— Material for this exercise —
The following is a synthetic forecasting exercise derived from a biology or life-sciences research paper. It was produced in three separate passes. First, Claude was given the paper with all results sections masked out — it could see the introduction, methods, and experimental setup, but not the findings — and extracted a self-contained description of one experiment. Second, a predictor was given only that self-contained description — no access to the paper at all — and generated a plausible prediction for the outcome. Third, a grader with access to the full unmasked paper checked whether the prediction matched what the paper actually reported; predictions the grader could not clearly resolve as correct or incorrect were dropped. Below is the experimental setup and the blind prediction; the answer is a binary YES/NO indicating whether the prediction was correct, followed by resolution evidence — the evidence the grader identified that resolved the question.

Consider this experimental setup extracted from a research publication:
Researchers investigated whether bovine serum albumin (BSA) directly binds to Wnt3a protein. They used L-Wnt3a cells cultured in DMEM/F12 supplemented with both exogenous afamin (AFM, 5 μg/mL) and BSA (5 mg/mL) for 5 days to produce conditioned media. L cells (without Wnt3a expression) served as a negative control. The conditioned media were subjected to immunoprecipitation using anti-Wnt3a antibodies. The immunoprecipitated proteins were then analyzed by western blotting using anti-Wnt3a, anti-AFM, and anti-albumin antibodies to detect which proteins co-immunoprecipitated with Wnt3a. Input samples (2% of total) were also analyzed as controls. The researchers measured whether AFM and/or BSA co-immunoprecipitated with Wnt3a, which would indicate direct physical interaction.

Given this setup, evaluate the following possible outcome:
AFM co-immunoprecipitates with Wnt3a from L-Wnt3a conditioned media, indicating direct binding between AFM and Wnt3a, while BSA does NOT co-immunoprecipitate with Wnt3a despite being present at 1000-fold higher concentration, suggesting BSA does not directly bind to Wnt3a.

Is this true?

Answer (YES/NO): YES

— Problem —
Return the data in full, exactly as it appears above.

— Solution —
The following is a synthetic forecasting exercise derived from a biology or life-sciences research paper. It was produced in three separate passes. First, Claude was given the paper with all results sections masked out — it could see the introduction, methods, and experimental setup, but not the findings — and extracted a self-contained description of one experiment. Second, a predictor was given only that self-contained description — no access to the paper at all — and generated a plausible prediction for the outcome. Third, a grader with access to the full unmasked paper checked whether the prediction matched what the paper actually reported; predictions the grader could not clearly resolve as correct or incorrect were dropped. Below is the experimental setup and the blind prediction; the answer is a binary YES/NO indicating whether the prediction was correct, followed by resolution evidence — the evidence the grader identified that resolved the question.

Consider this experimental setup extracted from a research publication:
Researchers investigated whether bovine serum albumin (BSA) directly binds to Wnt3a protein. They used L-Wnt3a cells cultured in DMEM/F12 supplemented with both exogenous afamin (AFM, 5 μg/mL) and BSA (5 mg/mL) for 5 days to produce conditioned media. L cells (without Wnt3a expression) served as a negative control. The conditioned media were subjected to immunoprecipitation using anti-Wnt3a antibodies. The immunoprecipitated proteins were then analyzed by western blotting using anti-Wnt3a, anti-AFM, and anti-albumin antibodies to detect which proteins co-immunoprecipitated with Wnt3a. Input samples (2% of total) were also analyzed as controls. The researchers measured whether AFM and/or BSA co-immunoprecipitated with Wnt3a, which would indicate direct physical interaction.

Given this setup, evaluate the following possible outcome:
AFM co-immunoprecipitates with Wnt3a from L-Wnt3a conditioned media, indicating direct binding between AFM and Wnt3a, while BSA does NOT co-immunoprecipitate with Wnt3a despite being present at 1000-fold higher concentration, suggesting BSA does not directly bind to Wnt3a.

Is this true?

Answer (YES/NO): YES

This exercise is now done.